* Extract *
Reductionism of Numerical Complexity: A Wittgensteinian Excursion

boyle10

Wittgenstein’s criticism of Russell’s logicist foundation of mathematics contained in (Remarks on the Foundation of Mathematics) consists in saying that it is not the formalized version of mathematical deduction which vouches for the validity of the intuitive version but conversely.

If someone tries to shew that mathematics is not logic, what is he trying to shew? He is surely trying to say something like: If tables, chairs, cupboards, etc. are swathed in enough paper, certainly they will look spherical in the end.

He is not trying to shew that it is impossible that, for every mathematical proof, a Russellian proof can be constructed which (somehow) ‘corresponds’ to it, but rather that the acceptance of such a correspondence does not lean on logic.

* Stored data *
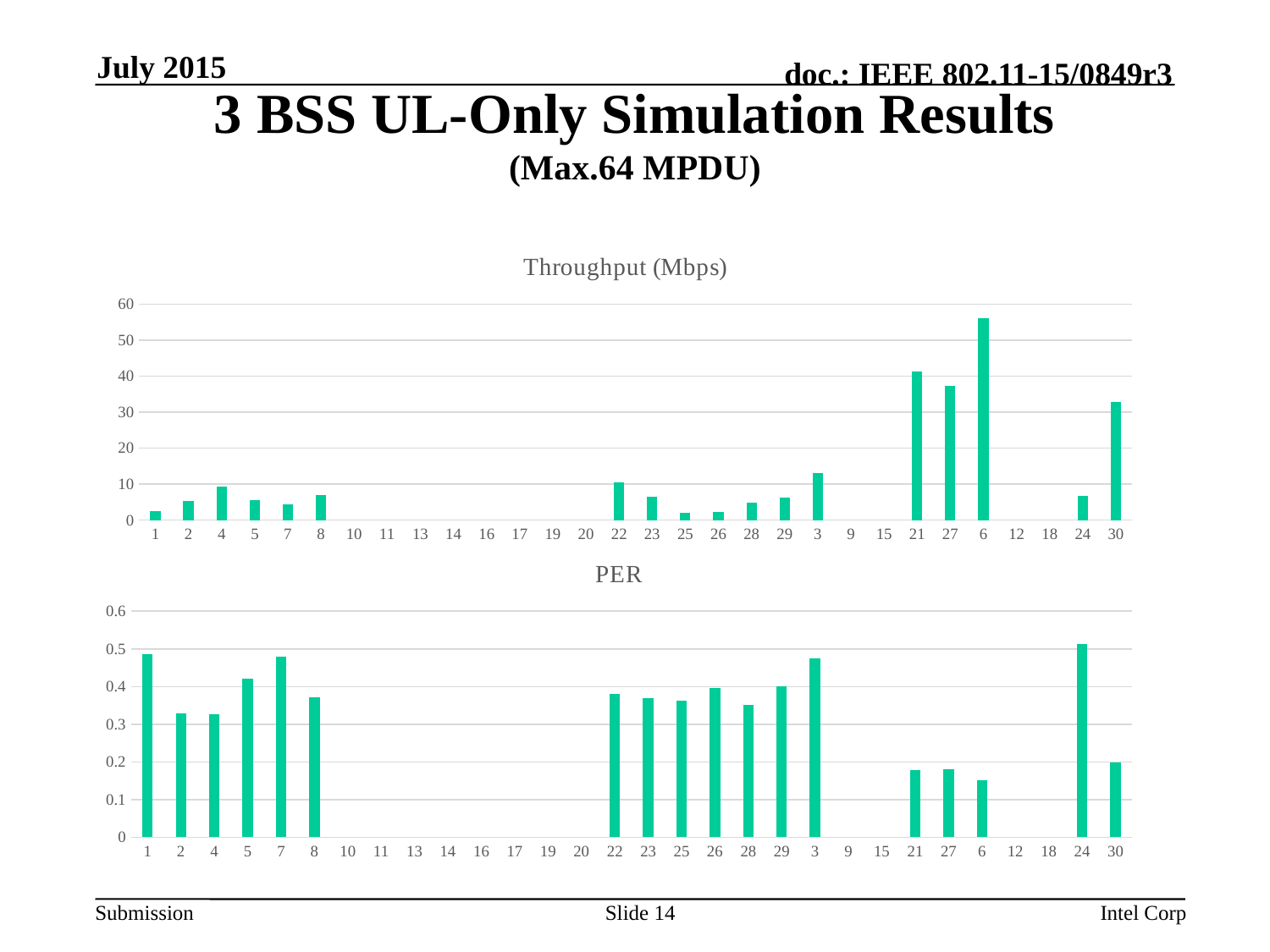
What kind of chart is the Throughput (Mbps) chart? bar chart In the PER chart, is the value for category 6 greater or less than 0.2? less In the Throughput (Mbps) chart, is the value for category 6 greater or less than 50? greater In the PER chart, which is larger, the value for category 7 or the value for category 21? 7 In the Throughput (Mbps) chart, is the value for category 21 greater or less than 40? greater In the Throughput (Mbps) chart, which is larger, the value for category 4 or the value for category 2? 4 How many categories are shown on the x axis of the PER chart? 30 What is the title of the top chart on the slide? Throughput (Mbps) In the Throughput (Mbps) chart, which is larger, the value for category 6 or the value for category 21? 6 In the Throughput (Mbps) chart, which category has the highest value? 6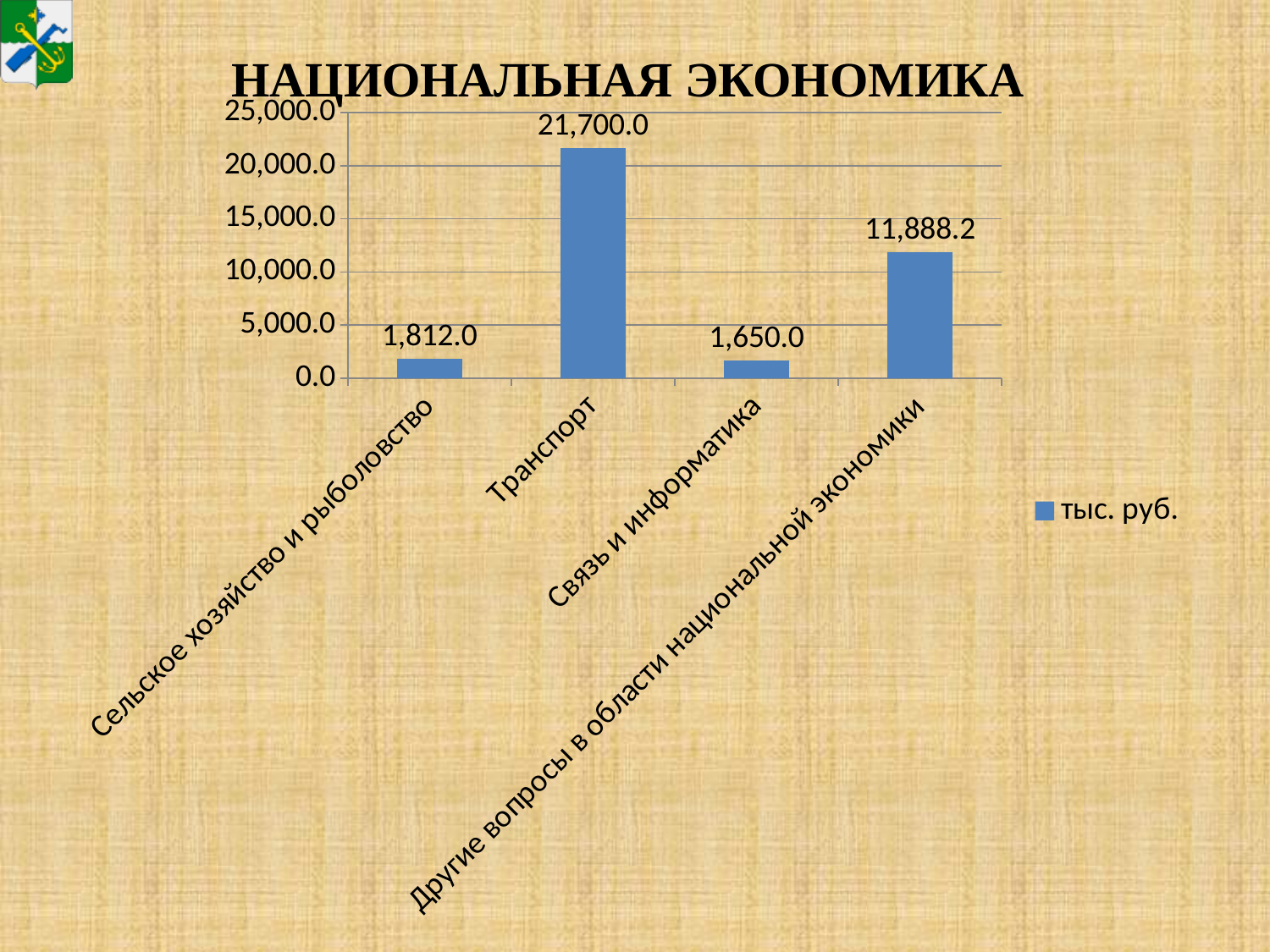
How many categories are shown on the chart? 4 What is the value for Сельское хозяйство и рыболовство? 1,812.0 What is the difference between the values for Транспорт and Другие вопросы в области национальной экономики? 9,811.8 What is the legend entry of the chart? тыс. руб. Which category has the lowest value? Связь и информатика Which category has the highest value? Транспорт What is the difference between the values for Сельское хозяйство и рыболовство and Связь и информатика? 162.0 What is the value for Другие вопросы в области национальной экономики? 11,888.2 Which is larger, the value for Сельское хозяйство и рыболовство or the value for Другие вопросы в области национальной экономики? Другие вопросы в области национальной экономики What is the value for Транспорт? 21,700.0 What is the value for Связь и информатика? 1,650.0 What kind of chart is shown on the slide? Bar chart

* Instructions for the task *
Extract the part of the text on Wittgenstein and Russell starting with "Reductionism of Numerical" and going on through "version but conversely.". The lines above come from a different source than the text.

* Answer to the exercise *
Reductionism of Numerical Complexity: A Wittgensteinian Excursion

boyle10

Wittgenstein’s criticism of Russell’s logicist foundation of mathematics contained in (Remarks on the Foundation of Mathematics) consists in saying that it is not the formalized version of mathematical deduction which vouches for the validity of the intuitive version but conversely.